■ **INSTRUCTIONS FOR THE TASK**: From the entries, return every line where the string "trap" shows up.

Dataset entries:
= Beginning of Section =

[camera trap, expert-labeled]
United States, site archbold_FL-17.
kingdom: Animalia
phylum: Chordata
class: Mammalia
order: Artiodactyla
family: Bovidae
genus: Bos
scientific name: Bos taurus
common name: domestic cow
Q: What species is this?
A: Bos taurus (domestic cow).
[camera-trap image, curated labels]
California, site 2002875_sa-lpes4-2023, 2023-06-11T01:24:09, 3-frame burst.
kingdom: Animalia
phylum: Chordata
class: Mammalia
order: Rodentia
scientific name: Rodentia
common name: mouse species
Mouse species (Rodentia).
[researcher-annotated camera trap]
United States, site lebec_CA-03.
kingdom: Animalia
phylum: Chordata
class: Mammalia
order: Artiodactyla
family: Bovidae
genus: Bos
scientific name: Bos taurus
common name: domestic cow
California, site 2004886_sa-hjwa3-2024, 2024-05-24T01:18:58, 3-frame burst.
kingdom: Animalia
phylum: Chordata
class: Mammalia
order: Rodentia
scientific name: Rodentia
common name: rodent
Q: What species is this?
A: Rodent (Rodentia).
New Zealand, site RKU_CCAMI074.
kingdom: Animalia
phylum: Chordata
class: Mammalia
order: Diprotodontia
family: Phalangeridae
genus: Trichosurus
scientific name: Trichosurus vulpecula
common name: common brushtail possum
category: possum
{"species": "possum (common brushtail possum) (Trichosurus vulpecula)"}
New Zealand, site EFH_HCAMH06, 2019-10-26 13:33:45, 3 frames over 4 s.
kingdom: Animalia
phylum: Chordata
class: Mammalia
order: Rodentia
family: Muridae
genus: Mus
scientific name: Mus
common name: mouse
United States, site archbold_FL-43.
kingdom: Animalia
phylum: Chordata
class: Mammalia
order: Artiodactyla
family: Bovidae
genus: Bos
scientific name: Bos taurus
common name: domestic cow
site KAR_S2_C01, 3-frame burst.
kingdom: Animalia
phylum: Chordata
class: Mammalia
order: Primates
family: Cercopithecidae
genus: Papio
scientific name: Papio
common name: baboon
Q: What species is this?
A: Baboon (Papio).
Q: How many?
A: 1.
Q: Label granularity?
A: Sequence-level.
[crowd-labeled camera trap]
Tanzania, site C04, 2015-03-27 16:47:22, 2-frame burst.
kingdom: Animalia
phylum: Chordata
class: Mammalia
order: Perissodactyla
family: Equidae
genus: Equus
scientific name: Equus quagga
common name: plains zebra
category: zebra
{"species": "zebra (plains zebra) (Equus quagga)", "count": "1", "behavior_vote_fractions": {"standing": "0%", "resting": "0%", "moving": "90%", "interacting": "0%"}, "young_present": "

= End of Section =

■ **RESULT FOR THIS TASK**:
[camera trap, expert-labeled]
[camera-trap image, curated labels]
[researcher-annotated camera trap]
[crowd-labeled camera trap]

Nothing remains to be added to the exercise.